AITA for throwing my cousin out of a party I wasn’t hosting?

I (45M) went to a Thanksgiving gathering with my wife Alice (42F) and my daughter Kay (14F). Most of my family was there but the relevant people are:

-my cousin by marriage Danny (43M)
-my nephew Michael (25M)
-Michael’s boyfriend Jake (27?M)

I was in the kitchen setting up my casserole when my daughter came in and started whispering "Danny’s getting kind of weird and I think it’s making Jake mad."

So I went to the foyer to see what was going on and Danny was in there with Jake and Michael and was becoming increasingly homophobic. Nothing violent, just loudly sharing opinions nobody asked for. Jake seemed to be getting really heated and kept escalating, so I took Danny outside and asked him to leave. He put up a fight but I was firm and wouldn’t let him back in the house.

Where I might be the asshole is that it wasn’t my party. My aunt Viv asked where he was later and I told her what had happened. She got mad at me and told me I ruined Thanksgiving and that I, my wife, my daughter, Jake, and Michael needed to go and we would all be invited back next year "once we learned to behave."

We all decided to go to some chinese place and had a lovely time. But since then I’ve had texts from family members saying what Danny had done was "not that bad" and I "had no authority to kick him out."
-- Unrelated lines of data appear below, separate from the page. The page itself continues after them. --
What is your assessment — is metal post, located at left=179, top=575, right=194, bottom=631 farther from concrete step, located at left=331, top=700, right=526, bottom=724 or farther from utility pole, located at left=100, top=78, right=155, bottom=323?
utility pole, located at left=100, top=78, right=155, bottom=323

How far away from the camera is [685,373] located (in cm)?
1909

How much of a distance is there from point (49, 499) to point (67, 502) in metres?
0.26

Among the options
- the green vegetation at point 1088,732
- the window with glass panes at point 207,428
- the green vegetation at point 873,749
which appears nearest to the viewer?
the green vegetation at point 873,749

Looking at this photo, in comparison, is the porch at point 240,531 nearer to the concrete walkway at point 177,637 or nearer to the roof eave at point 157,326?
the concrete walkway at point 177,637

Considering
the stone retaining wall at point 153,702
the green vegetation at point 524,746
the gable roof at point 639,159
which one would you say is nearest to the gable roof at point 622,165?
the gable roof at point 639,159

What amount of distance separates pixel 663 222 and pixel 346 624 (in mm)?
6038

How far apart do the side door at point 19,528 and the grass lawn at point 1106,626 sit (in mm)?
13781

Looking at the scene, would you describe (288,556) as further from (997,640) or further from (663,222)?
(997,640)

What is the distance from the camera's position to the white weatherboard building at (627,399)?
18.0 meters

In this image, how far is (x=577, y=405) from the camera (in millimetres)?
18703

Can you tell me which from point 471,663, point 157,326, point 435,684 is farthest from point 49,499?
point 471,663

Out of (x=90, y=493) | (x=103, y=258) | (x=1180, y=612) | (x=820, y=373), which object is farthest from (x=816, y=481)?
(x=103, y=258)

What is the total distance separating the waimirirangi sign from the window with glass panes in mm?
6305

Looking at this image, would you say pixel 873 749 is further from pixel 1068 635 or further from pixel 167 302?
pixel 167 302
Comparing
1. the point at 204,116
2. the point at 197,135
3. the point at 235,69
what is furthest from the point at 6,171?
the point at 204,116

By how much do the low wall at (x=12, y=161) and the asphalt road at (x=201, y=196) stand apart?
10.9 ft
TLDR I kicked out a family member who was being homophobic from a party I wasn’t hosting. AITA?

10 thoughts on “AITA for throwing my cousin out of a party I wasn’t hosting?”
  1. NTA. You didn’t need to be the host to do the right thing. Letting homophobic remarks continue unchecked would have been worse. You acted morally.

  2. Viv and those people who said what homophobic Danny was doing “wasn’t that bad” can do without you and your family and Michael and Jake for the rest of time.

    1. Sounds like You, your wife, your daughter, Micheal, and Jake have a new Thanksgiving tradition- Chinese food and no bigots!

  3. NTA. People like Danny need to be called out every single time on their ignorant and hateful BS. Good for you!

  4. You may not have technically had the authority, but you were the only one that has the balls to stand up and do what was right. NTA

  5. NTA. Okay, it wasn’t your party, but you and your daughter stood up for a family member who was being harassed. Given the ensuing response, you all dodged abullet by leaving that function. It was only going to get worse if you stayed since no one else seemed fussed enough to shut that nonsense down. Next year, I’d have nephew and BF over for the day and binge watch holiday movies.

  6. I’m going with NTA.

    It was somewhat assholeish to evict a guest from a party you’re not hosting, but it was *justified* assholery, and on AITA, justified assholery = NTA.

    Was Aunt Viv the host?

    Not that it makes a difference to my judgment, but it would make a difference to what the best course of action would have been. There were better ways of handling this situation, which would have made it hard for anyone to call you an asshole (with the possible exception of bigots and their enablers).

  7. You had no authority to kick him out… that’s correct, but you and every other person in the place had an ethical responsibility, a duty of care, to Jake and Michael.

    Whoever the host is/was deserves a good verbal thrashing for not minding their guests’ behaviour.

    NTA, mostly, and enjoy the break from this toxicity.